For the first time, seniors outnumber children and over the next 20 years, growth in the older seniors’ population (age 75 and older) is expected to accelerate and to double in size.
Health systems are already experiencing significant pressure in all sectors as they respond to the needs of seniors — including a desire for independence and to remain in their homes as long as possible.
Faced with this changing demographic landscape, Canada’s health system has been presented with an important question: How can we best meet the unique needs of this growing population?
Seniors in transition
Seniors in Transition: Exploring Pathways Across the Care Continuum – a report from the Canadian Institute for Health Information (CIHI) – is a multi-year study of more than 59,000 seniors in Canada.
The focus of the report is to better understand how Canada’s seniors transition from living independently to receiving continuing care services, and what factors influence their transition into residential care.
The study found that as many as 1 in 5 seniors admitted to residential care might have been able to remain at home with appropriate support. This finding underlines the need for additional community-based supports to help seniors maintain their independence as long as possible.
Admitting seniors to residential care who may have been able to be supported in home care can have undesirable consequences. It can result in a longer stay in residential care, a negative impact on patient outcomes and potential displacement of higher-needs individuals.
There are seniors who enter residential care with care needs that are similar to those of seniors who are typically supported in the community. Factors that influence whether someone enters residential care include:
- The need for physical assistance
- Cognitive impairment
- Wandering behaviours
- Living alone
- Having a caregiver who is unable to continue providing care
The findings also showed that seniors whose needs were assessed in hospital were over 6 times more likely to enter residential care than those assessed in the community. However, seniors assessed in hospital may have higher needs than those assessed in the community, explaining their higher priority for admission to residential care.
“What we regularly see now is the need to consider a patient’s pre-hospital functioning when developing care plans,” said Steve Atkinson, CIHI’s Manager, Analytics and Research Projects. “This helps hospital staff understand how patients function in their normal day-to-day lives and allows them to make treatment plans that enable patients to return to their normal living arrangements.”

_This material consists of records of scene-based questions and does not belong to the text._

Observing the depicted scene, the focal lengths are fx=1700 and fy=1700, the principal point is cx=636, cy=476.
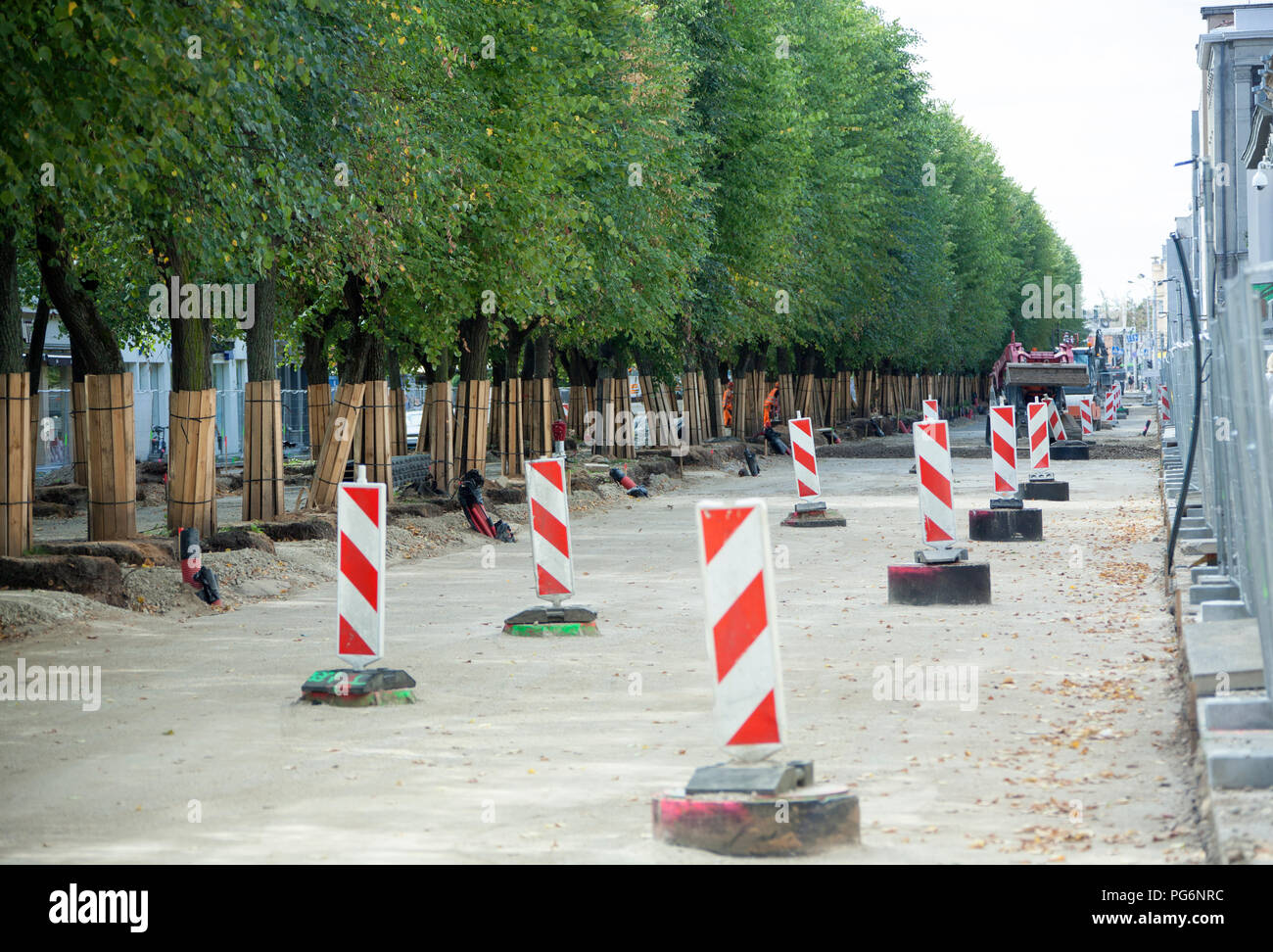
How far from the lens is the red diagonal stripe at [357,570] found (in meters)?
9.98

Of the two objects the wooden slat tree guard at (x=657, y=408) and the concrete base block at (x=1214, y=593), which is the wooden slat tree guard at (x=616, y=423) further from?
the concrete base block at (x=1214, y=593)

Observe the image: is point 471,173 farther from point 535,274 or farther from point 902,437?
point 902,437

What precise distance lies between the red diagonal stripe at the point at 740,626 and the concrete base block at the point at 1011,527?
13875 mm

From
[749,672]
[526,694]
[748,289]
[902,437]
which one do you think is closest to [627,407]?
[748,289]

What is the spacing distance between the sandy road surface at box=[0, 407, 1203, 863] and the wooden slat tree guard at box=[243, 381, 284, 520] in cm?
416

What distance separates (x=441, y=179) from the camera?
1930 cm

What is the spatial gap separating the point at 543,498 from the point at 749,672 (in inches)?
244

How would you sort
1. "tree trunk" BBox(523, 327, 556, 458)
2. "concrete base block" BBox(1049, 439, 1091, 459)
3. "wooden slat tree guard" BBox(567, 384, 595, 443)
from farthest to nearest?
1. "wooden slat tree guard" BBox(567, 384, 595, 443)
2. "concrete base block" BBox(1049, 439, 1091, 459)
3. "tree trunk" BBox(523, 327, 556, 458)

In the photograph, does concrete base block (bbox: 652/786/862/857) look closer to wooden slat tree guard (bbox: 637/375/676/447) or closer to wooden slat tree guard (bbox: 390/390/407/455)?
wooden slat tree guard (bbox: 390/390/407/455)

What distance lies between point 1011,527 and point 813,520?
12.0 ft

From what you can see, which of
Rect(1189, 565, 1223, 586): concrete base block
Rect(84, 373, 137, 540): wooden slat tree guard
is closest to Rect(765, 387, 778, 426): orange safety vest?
Rect(84, 373, 137, 540): wooden slat tree guard

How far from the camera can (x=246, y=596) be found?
15.4 meters

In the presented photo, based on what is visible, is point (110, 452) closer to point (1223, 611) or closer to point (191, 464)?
point (191, 464)

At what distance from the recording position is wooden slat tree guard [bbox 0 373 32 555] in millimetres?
14984
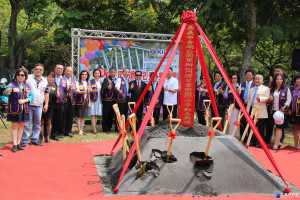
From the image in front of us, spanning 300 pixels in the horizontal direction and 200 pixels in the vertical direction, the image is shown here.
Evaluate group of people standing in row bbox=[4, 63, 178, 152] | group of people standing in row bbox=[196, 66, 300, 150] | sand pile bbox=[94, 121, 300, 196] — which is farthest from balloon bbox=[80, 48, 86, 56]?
sand pile bbox=[94, 121, 300, 196]

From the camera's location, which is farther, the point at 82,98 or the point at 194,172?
the point at 82,98

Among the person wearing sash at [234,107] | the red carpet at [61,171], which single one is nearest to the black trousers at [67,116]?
the red carpet at [61,171]

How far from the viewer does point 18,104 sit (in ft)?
15.5

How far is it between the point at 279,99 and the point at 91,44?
4794 millimetres

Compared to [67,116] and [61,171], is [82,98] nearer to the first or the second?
[67,116]

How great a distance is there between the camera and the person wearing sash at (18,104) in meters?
4.68

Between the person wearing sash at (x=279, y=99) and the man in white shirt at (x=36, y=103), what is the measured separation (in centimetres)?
434

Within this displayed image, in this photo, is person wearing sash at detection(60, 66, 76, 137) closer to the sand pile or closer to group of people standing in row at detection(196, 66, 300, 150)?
the sand pile

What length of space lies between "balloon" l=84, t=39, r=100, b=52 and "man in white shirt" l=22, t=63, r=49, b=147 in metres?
2.62

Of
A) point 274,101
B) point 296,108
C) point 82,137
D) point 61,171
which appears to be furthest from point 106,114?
point 296,108

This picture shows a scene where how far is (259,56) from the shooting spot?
1341cm

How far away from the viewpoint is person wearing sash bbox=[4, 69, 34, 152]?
15.4 ft

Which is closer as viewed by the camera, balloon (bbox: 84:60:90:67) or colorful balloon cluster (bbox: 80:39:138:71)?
colorful balloon cluster (bbox: 80:39:138:71)

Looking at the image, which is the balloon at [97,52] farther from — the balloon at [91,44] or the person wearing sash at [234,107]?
the person wearing sash at [234,107]
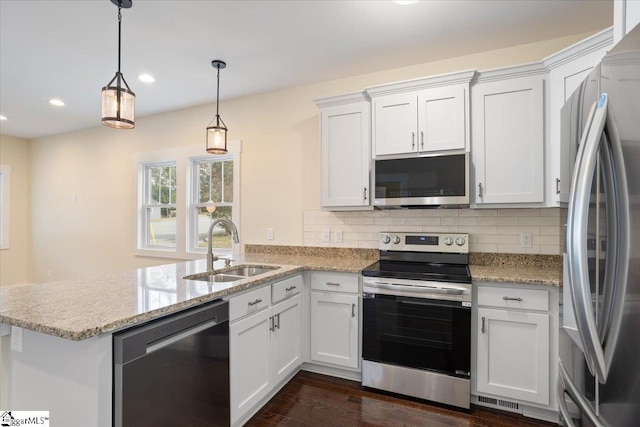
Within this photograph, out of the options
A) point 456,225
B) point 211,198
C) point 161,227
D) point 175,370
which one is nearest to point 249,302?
point 175,370

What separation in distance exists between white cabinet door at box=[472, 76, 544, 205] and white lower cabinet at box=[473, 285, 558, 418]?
691 mm

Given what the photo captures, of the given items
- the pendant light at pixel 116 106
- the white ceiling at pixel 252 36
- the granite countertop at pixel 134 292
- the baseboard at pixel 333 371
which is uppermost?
the white ceiling at pixel 252 36

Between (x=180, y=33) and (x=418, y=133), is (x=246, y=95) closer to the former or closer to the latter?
(x=180, y=33)

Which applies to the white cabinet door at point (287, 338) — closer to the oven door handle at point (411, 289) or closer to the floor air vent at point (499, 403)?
the oven door handle at point (411, 289)

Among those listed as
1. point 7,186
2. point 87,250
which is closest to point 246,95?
point 87,250

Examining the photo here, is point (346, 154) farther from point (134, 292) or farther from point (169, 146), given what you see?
point (169, 146)

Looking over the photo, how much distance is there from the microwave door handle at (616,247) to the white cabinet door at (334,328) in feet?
5.65

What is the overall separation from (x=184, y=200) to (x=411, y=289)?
9.83 ft

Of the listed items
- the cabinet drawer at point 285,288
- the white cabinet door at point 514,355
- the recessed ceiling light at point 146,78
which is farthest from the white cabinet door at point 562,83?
the recessed ceiling light at point 146,78

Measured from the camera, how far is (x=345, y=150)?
9.23ft

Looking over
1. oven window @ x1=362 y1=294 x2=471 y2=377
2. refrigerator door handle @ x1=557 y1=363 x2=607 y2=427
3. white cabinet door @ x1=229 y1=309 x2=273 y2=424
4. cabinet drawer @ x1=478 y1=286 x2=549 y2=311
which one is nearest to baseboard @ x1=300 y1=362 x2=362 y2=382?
oven window @ x1=362 y1=294 x2=471 y2=377

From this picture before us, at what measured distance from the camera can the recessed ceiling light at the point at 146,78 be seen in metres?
3.08

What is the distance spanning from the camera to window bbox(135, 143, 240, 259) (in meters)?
3.87

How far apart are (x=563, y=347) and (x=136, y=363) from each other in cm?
167
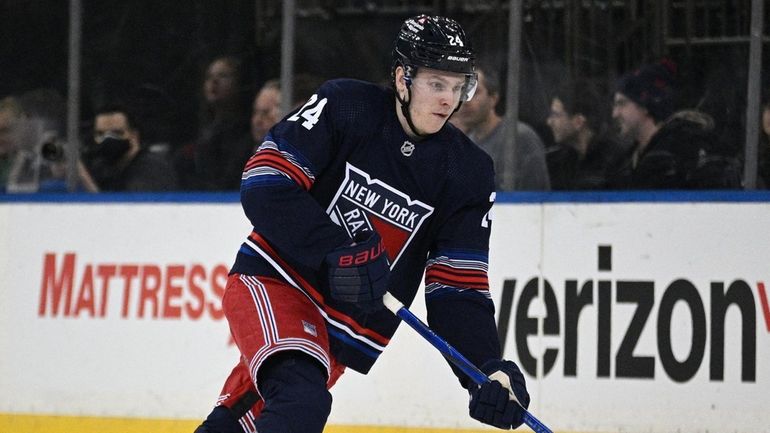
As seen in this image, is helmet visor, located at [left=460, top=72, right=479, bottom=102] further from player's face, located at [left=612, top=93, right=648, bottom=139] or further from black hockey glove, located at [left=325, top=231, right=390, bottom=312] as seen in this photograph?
player's face, located at [left=612, top=93, right=648, bottom=139]

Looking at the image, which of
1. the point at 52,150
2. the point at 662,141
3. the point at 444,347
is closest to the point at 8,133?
the point at 52,150

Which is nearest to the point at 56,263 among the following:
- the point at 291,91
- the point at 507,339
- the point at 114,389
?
the point at 114,389

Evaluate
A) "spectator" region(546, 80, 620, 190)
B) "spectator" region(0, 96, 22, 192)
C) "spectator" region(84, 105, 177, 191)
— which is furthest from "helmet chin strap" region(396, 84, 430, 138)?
"spectator" region(0, 96, 22, 192)

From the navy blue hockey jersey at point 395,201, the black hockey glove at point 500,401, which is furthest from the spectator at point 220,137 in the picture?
the black hockey glove at point 500,401

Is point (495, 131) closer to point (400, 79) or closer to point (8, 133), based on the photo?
point (400, 79)

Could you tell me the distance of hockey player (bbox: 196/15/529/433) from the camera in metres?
3.20

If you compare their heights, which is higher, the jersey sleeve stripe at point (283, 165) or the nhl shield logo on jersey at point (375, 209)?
the jersey sleeve stripe at point (283, 165)

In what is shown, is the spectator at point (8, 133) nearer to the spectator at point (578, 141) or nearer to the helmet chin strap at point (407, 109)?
the spectator at point (578, 141)

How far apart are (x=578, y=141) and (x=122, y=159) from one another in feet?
6.01

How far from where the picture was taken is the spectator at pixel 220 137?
557cm

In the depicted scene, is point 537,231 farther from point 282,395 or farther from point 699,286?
point 282,395

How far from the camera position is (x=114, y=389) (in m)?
5.34

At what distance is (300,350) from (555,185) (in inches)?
80.8

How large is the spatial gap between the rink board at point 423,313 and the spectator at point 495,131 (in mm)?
211
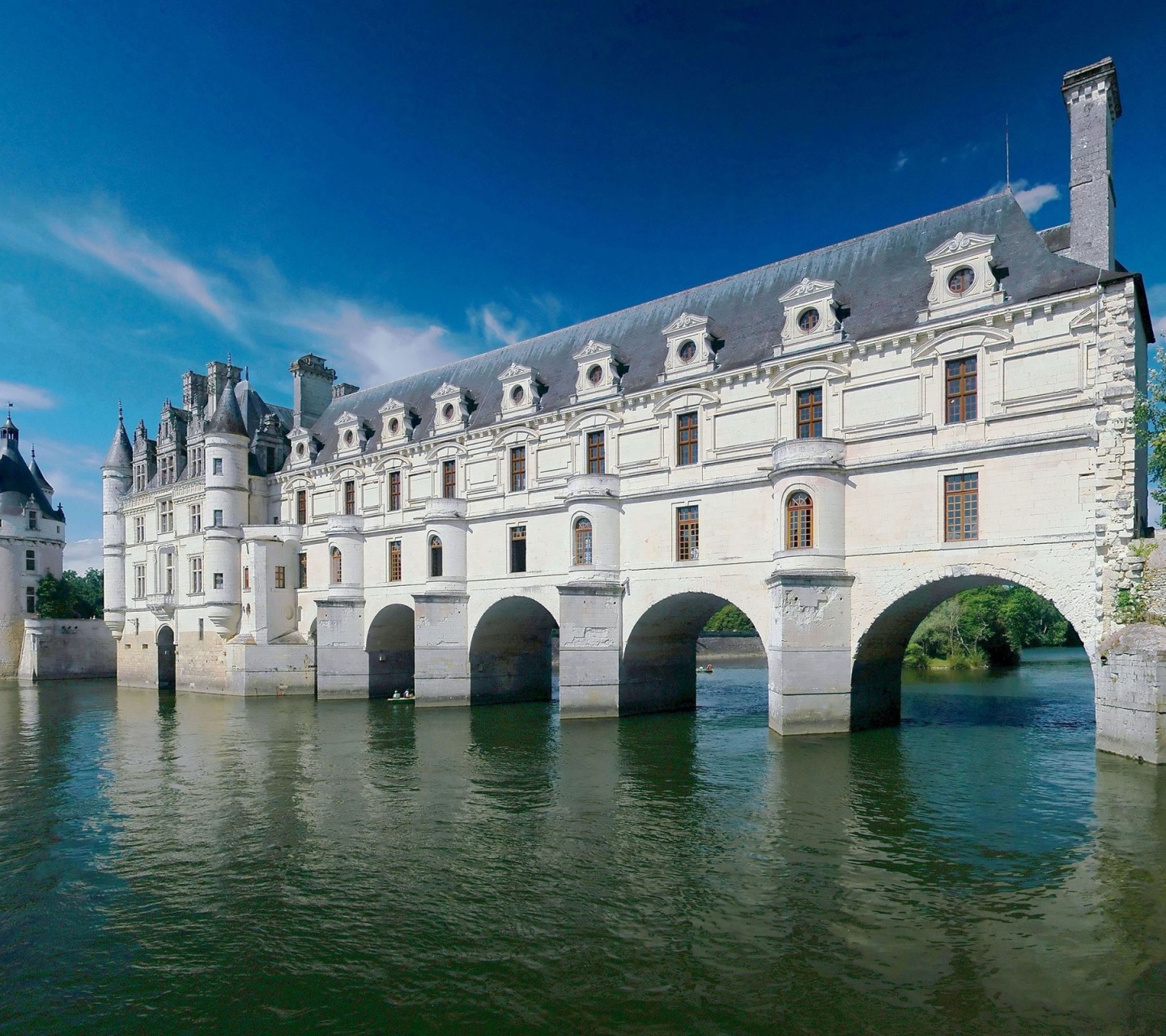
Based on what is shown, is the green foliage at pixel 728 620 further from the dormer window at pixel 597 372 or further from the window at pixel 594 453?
the dormer window at pixel 597 372

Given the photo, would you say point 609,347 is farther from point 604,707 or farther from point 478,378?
point 604,707

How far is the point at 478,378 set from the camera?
38531mm

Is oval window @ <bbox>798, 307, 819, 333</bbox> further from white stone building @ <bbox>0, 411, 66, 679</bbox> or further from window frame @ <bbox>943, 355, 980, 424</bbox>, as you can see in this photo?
white stone building @ <bbox>0, 411, 66, 679</bbox>

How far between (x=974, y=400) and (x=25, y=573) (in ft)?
212

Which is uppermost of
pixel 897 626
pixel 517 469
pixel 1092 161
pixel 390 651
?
pixel 1092 161

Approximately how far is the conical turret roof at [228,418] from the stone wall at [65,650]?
25.1 metres

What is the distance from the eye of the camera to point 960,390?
22.7 meters

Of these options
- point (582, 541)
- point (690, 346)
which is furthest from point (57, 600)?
point (690, 346)

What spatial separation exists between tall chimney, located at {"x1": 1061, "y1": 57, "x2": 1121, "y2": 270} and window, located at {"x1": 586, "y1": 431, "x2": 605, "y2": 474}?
52.2ft

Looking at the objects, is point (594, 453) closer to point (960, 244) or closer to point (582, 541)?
point (582, 541)

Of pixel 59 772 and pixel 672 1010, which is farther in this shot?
pixel 59 772

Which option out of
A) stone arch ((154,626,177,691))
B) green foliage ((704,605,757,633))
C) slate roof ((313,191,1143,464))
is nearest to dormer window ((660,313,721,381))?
slate roof ((313,191,1143,464))

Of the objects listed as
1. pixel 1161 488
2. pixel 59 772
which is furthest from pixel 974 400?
pixel 59 772

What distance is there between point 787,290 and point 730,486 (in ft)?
23.7
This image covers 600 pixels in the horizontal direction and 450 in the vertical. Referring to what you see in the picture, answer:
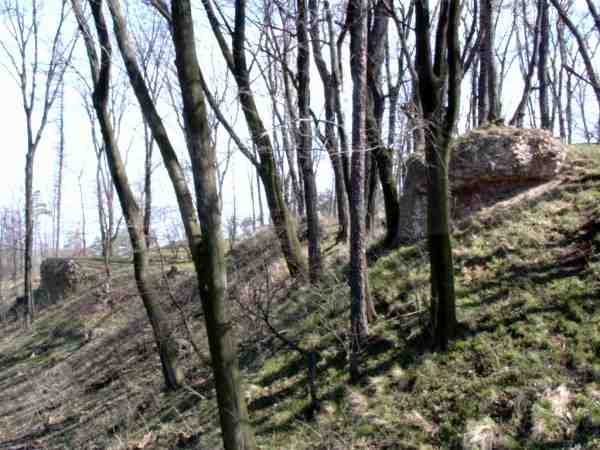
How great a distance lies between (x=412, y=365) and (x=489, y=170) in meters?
5.04

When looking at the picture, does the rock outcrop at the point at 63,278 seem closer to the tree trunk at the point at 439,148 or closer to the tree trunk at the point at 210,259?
the tree trunk at the point at 210,259

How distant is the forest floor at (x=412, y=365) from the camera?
5762mm

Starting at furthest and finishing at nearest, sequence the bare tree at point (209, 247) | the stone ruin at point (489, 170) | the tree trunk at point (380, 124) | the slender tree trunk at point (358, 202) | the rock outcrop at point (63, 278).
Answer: the rock outcrop at point (63, 278), the tree trunk at point (380, 124), the stone ruin at point (489, 170), the slender tree trunk at point (358, 202), the bare tree at point (209, 247)

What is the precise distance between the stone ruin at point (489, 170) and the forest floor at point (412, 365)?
445 mm

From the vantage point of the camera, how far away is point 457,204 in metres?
10.6

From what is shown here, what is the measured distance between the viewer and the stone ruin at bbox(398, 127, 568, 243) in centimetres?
1027

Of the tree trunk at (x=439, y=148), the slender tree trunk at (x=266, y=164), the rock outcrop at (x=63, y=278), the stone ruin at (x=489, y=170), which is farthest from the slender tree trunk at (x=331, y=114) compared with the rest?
the rock outcrop at (x=63, y=278)

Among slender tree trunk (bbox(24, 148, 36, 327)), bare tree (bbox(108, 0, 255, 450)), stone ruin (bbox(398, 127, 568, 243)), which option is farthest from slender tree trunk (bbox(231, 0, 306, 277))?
slender tree trunk (bbox(24, 148, 36, 327))

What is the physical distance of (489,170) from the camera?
10305 millimetres

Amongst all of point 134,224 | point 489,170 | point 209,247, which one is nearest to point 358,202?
point 209,247

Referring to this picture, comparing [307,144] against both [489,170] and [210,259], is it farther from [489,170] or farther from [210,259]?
[210,259]

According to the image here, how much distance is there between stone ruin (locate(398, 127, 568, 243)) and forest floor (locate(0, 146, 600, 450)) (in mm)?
445

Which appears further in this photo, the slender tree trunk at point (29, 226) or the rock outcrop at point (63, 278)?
the rock outcrop at point (63, 278)

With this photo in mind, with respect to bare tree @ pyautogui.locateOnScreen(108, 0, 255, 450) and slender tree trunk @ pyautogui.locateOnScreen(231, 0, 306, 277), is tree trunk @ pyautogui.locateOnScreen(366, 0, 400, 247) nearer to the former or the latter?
slender tree trunk @ pyautogui.locateOnScreen(231, 0, 306, 277)
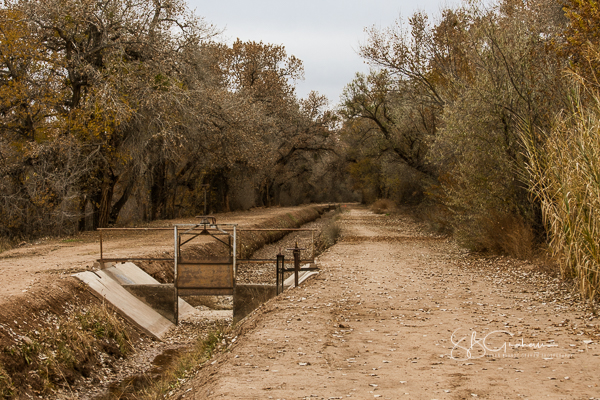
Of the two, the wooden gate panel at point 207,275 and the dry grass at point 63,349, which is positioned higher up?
the wooden gate panel at point 207,275

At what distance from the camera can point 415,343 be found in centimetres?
723

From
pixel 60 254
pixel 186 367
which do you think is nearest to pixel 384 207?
pixel 60 254

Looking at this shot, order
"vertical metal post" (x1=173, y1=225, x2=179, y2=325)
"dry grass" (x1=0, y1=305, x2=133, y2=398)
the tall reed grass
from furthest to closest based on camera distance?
"vertical metal post" (x1=173, y1=225, x2=179, y2=325) < the tall reed grass < "dry grass" (x1=0, y1=305, x2=133, y2=398)

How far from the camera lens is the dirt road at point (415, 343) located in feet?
17.9

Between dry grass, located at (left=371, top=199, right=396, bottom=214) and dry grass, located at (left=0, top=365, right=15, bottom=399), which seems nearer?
dry grass, located at (left=0, top=365, right=15, bottom=399)

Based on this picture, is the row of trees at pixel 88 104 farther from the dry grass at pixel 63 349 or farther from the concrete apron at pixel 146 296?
the dry grass at pixel 63 349

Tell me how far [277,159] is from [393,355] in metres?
46.0

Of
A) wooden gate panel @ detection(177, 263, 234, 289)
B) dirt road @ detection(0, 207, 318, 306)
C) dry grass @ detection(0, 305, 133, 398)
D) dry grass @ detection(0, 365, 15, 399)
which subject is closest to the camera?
dry grass @ detection(0, 365, 15, 399)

To help people better understand the populations served by home care and residential care in selected health regions, CIHI developed an interactive online tool that allows users to observe characteristics of seniors’ populations over time and across care settings, at the health region level.
As the proportion of older seniors in Canada continues to climb, the number of people who will require care is expected to grow.
Ensuring there is capacity to meet the pending demand of a growing population of seniors means transforming the way care is provided.
Making sure that health services match the needs of the population, and that current beds and home health services are used appropriately, may allow health systems to maximize the efficient use of their resources.
There are many innovative approaches being introduced across the country designed to meet client and caregiver needs in the home, often featuring improved integration across health care systems and leveraging new technologies.
The challenge for health system decision-makers, care providers and planners going forward is exploring ways to expedite their implementation in order to address the future needs of the continuing care sector.
Riley Denver is the Communications Specialist at The Canadian Institute for Health Information (CIHI).